Advanced Functional Materials, Vol.21, No.2, 364-371, 2011
The Effect of Nanotube Content and Orientation on the Mechanical Properties of Polymer-Nanotube Composite Fibers: Separating Intrinsic Reinforcement from Orientational Effects
We have measured the mechanical properties of coagulation-spun polymer-nanotube composite fibers. Both the fiber modulus, Y, and strength, sigma(B), scale linearly with volume fraction, V-f, up to V-f similar to 10%, after which these properties remain constant. We measured dY/dV(f) = 254 GPa and d sigma(B)/dV(f) = 2.8 GPa in the linear region. By drawing fibers with V-f < 10% to a draw ratio of similar to 60%, we can increase these values to dY/dV(f) = 600 GPa and d sigma(B)/dV(f) = 7 GPa. Raman measurements show the Herman's orientation parameter, S, to increase with drawing, indicating that significant nanotube alignment occurs. Raman spectroscopy also shows that the nanotube effective modulus, Y-Eff, also increases with drawing. We have calculated an empirical relationship between the nanotube orientation efficiency factor, eta(o), and S. This allows us to fit the data for Y-Eff versus eta(o), showing that the fiber modulus scales linearly with eta(o), as predicted theoretically by Krenchel.

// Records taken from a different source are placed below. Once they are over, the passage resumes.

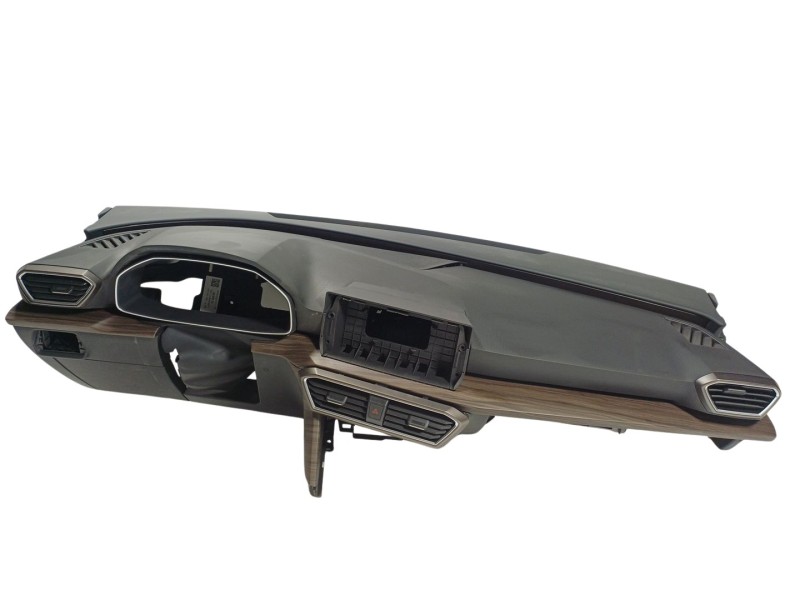 Recambio de salpicadero para seat leon sportstourer (kl8) xcellence referencia OEM IAM 5FB857003N4PK  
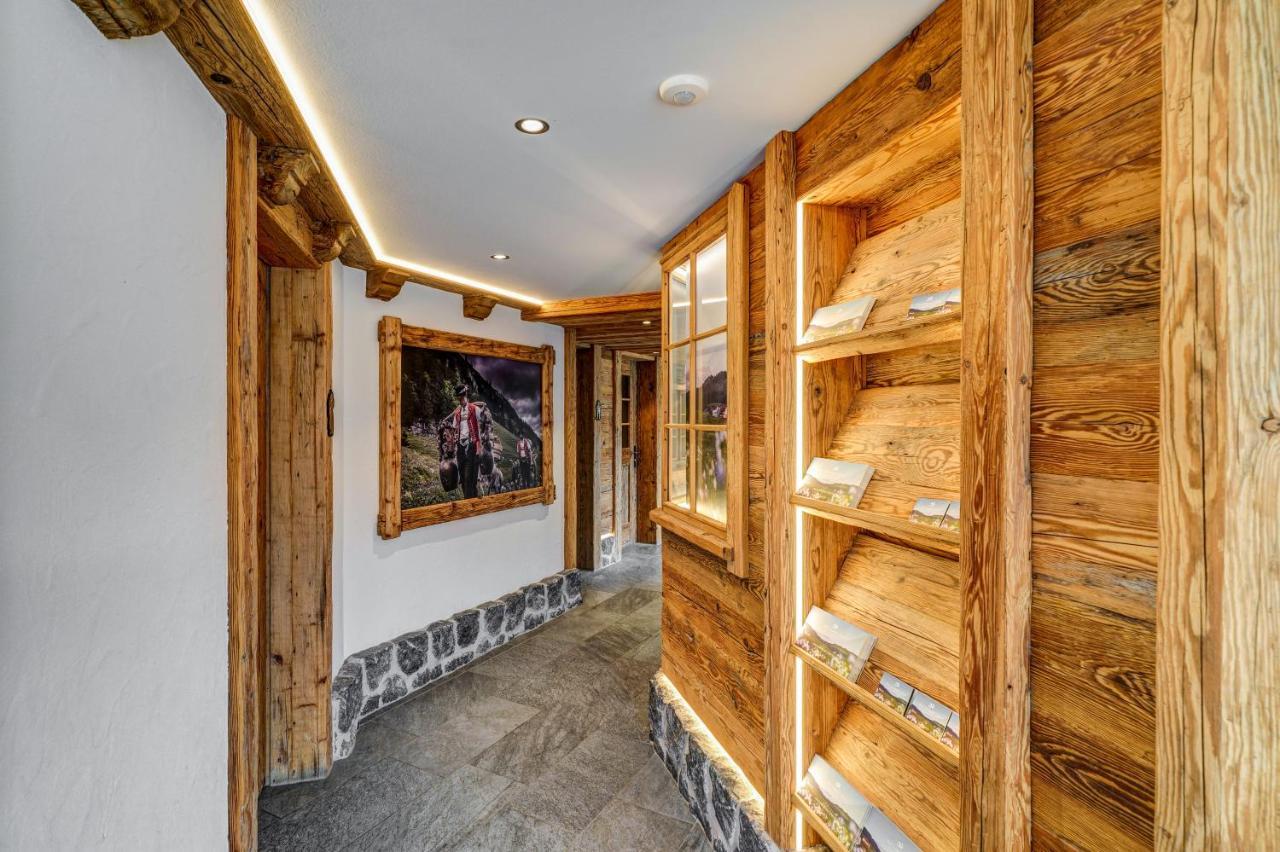 Hotel Landgasthof Eischen Appenzell Eksteriør bilde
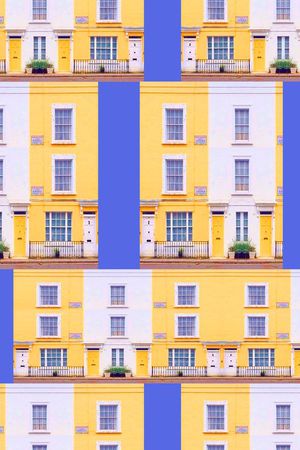 时尚印花华亿平台图片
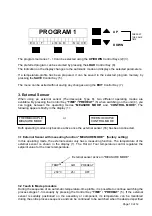 Preview for 10 page of Weller WHA 3000VS Operating Instructions Manual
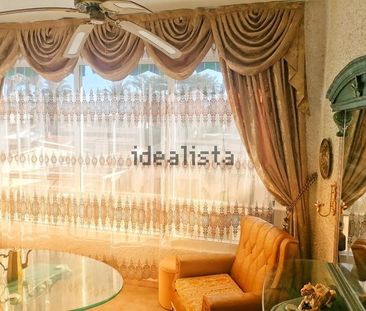 Alquiler de piso en Calle Nicolas de las Peñas, 12 - Photo 2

From the fit, we estimate the nanotube modulus to be; Y-NT = 480 GPa. Finally, we show that the fiber strength also scales linearly with eta(o), giving an effective interfacial stress transfer of tau = 40 MPa and a nanotube critical length of I-c = 1250 nm. This work demonstrates the validity of the Cox-Krenchel rule of mixtures and shows that continuum theory still applies at the near-molecular level.